=== Tasks for this exercise ===
1. Can you transcribe the passage on the name 'Alhazen' from "## Where does" to "within non-Islamic communities)."?
2. Could you continue the project description from where it stops?

This project is still very early, but we are attempting to provide access to 
the full range of capabilities of the project as we develop them. We will provide some access to each capability 
through [Gradio](https://gradio.app/) as we develop them, and will eventually synthesise them into a single
agent-driven interface.  

## Where does the Name 'Alhazen' come from?

One thousand years ago, Ḥasan Ibn al-Haytham (965-1039 AD) studied optics through experimentation and observation. He advocated that a hypothesis must be supported by experiments based on confirmable procedures or mathematical reasoning — an early pioneer in the scientific method _five centuries_ before Renaissance scientists started following the same paradigm ([Website](https://www.ibnalhaytham.com/), [Wikipedia](https://en.wikipedia.org/wiki/Ibn_al-Haytham), [Tbakhi & Amir 2007](https://www.ncbi.nlm.nih.gov/pmc/articles/PMC6074172/)). 

We use the latinized form of his name ('Alhazen') to honor his contribution (which goes largely unrecognized from within non-Islamic communities).

=== Given information ===
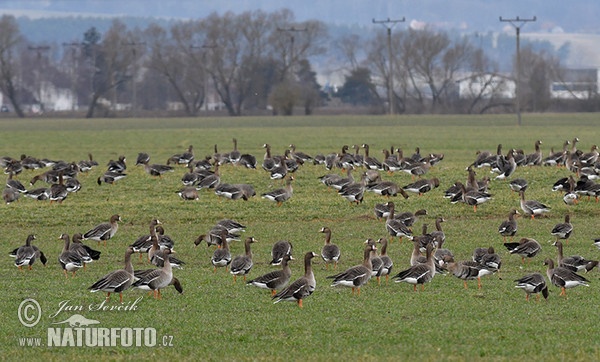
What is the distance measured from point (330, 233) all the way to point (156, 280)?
5.45 meters

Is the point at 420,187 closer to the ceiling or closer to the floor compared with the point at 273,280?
closer to the floor

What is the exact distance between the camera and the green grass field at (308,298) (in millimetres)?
14180

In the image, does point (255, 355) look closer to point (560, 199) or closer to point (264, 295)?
point (264, 295)

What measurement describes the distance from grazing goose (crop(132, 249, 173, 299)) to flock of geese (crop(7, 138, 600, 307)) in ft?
0.05

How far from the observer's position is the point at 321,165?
138 ft

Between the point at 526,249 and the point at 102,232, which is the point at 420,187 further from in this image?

=== Expected outputs ===
1.
## Where does the Name 'Alhazen' come from?

One thousand years ago, Ḥasan Ibn al-Haytham (965-1039 AD) studied optics through experimentation and observation. He advocated that a hypothesis must be supported by experiments based on confirmable procedures or mathematical reasoning — an early pioneer in the scientific method _five centuries_ before Renaissance scientists started following the same paradigm ([Website](https://www.ibnalhaytham.com/), [Wikipedia](https://en.wikipedia.org/wiki/Ibn_al-Haytham), [Tbakhi & Amir 2007](https://www.ncbi.nlm.nih.gov/pmc/articles/PMC6074172/)). 

We use the latinized form of his name ('Alhazen') to honor his contribution (which goes largely unrecognized from within non-Islamic communities).

2.
Famously, he was quoted as saying:

>The duty of the man who investigates the writings of scientists, if learning the truth is his goal, is to make himself an enemy of all that he reads, and, applying his mind to the core and margins of its content, attack it from every side. He should also suspect himself as he performs his critical examination of it, so that he may avoid falling into either prejudice or leniency.

Here, we seek to develop an AI capable of applying scientific knowledge engineering to support CZI's mission. We seek to honor Ibn al-Haytham's critical view of published knowledge by creating a AI-powered system for scientific discovery.

Note - when describing our agent, we will use non-gendered pronouns (they/them/it) to refer to the agent.